SUN 12:00 Private Passions (m0026wkh)
Dava Sobel

The writer Dava Sobel is committed to bringing hidden histories into the spotlight, and celebrating the work of pioneering scientists and inventors.

She first worked for newspapers and magazines, and was nearly 50 when she published her first book – Longitude, which became an international bestseller and inspired a television drama starring Michael Gambon. It tells the story of the 18th century clockmaker John Harrison, who spent decades trying to create a timepiece which would remain accurate at sea, enabling sailors to calculate their precise position.

Since then she has written about Galileo and his daughter, the astronomer Copernicus, and the women of the Harvard Observatory. Her most recent book is The Elements of Marie Curie, examining the extraordinary life of the double Nobel Laureate and the women who worked in her laboratory.

Dava's musical selections include Handel, Mendelssohn and Haydn.


SUN 13:30 Music Map (m001y2hy)
A journey to Mendelssohn's Hebrides Overture

The stormy Hebridean Isle of Staffa inspired Felix Mendelssohn to write his concert overture 'Fingal's Cave' when he visited Scotland in 1829.

In this sonic journey Sara Mohr-Pietsch maps the overture in a wider musical landscape - exploring it through a playlist of Scottish fantasies, Ossianic legends, and stormy seas, with music by Niels Gade, Thea Musgrave, Aidan O'Rourke, Jean Sibelius and Brighde Chaimbeul, before arriving with Mendelssohn at the basalt rock pillars of Fingal's cave itself.

Producer: Ruth Thomson


SUN 15:00 Choral Evensong (m0026p9d)
Manchester Cathedral

Live from Manchester Cathedral.

Introit: The Three Kings (Jonathan Dove)
Responses: Geoffrey Woollatt
Psalm 78 vv1-12, 57-73 (Turle, Barnby, Goss, Ley)
First Lesson: Genesis 2 vv4-25
Canticles: Collegium Magdalenae Oxoniense (Leighton)
Second Lesson: Matthew 21 vv33-46
Anthem: Vast ocean of light (Jonathan Dove)
Voluntary: Paean (Leighton)

Christopher Stokes (Organist & Master of the Choristers)
Geoffrey Woollatt (Sub-Organist)

To listen on most smart speakers just say “ask BBC Sounds to play Choral Evensong”.


SUN 16:00 Jazz Record Requests (m0026wkm)
Alyn Shipton presents jazz records of all styles as requested by you. Get in touch: jrr@bbc.co.uk or use #jazzrecordrequests on social.
To listen on most smart speakers just say “ask BBC Sounds to play Jazz Record Requests”


SUN 17:00 The Early Music Show (m000sht1)
On Bach's Farm

Bach’s Germany was an agrarian society. Just beyond Leipzig’s city walls, farmers worked the land to grow crops that sustained its citizens. Some of Bach’s music explicitly engages with farming. Its rustic oomph and repetitive motifs call to mind the manual toil of digging. John Eliot Gardiner even described the texture of one Bach cantata as “warm topsoil, fertile and well irrigated”. Yet devotional writings of Bach’s time make it clear that farming was something not just done out on the fields. Instead all Lutherans were to be farmers of sorts: they were to plough the “soil” of their hearts so to receive the Word of God and bring it to fruition.

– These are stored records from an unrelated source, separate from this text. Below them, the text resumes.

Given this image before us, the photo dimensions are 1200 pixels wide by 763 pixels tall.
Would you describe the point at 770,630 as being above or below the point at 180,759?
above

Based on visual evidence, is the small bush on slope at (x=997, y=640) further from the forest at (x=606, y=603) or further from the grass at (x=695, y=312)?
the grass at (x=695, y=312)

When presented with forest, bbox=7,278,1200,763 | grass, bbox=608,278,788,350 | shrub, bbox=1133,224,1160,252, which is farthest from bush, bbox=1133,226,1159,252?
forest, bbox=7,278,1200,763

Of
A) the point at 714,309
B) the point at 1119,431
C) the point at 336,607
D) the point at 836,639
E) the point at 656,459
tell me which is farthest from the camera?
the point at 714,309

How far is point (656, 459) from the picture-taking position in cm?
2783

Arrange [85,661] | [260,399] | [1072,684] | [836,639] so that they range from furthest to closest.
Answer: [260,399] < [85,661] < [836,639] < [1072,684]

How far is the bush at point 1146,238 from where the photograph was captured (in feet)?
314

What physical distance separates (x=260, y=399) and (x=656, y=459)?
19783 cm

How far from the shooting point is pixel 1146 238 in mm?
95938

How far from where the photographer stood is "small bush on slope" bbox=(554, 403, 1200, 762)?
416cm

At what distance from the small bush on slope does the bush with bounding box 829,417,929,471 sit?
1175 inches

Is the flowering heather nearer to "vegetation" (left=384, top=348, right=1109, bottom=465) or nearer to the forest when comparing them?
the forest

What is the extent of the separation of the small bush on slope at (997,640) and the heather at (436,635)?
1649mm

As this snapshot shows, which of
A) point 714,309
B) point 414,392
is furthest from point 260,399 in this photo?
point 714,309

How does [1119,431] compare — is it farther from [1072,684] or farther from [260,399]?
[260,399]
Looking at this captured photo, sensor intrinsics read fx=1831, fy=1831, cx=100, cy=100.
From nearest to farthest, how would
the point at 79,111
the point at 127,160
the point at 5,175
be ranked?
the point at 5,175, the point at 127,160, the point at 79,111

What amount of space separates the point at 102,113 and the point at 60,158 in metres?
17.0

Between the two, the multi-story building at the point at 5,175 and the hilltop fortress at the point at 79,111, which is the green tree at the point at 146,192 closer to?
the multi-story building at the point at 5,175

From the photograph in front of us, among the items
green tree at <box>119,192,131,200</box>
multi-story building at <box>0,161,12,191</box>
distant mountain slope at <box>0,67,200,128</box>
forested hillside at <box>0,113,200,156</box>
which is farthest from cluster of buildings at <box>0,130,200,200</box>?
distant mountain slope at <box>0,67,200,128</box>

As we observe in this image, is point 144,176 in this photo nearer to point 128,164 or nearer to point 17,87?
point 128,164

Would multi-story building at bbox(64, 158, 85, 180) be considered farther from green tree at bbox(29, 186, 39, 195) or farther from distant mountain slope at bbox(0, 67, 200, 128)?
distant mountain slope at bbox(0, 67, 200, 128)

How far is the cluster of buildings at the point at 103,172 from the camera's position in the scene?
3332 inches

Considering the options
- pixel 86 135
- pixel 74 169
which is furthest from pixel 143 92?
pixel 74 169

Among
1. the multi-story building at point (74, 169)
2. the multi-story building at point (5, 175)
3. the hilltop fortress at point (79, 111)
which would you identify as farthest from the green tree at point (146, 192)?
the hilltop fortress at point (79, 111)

The notion that scripture was a type of seed pervaded eighteenth-century thought, and Bach was intimate with this kind of corporeal agricultural. In this episode, violinist and member of Chineke!, Mark Seow explores how the cultivation of Lutheran hearts as if they were farmland urge us to rehear much-loved moments of Bach, including movements from his Christmas Oratorio and the St Matthew Passion.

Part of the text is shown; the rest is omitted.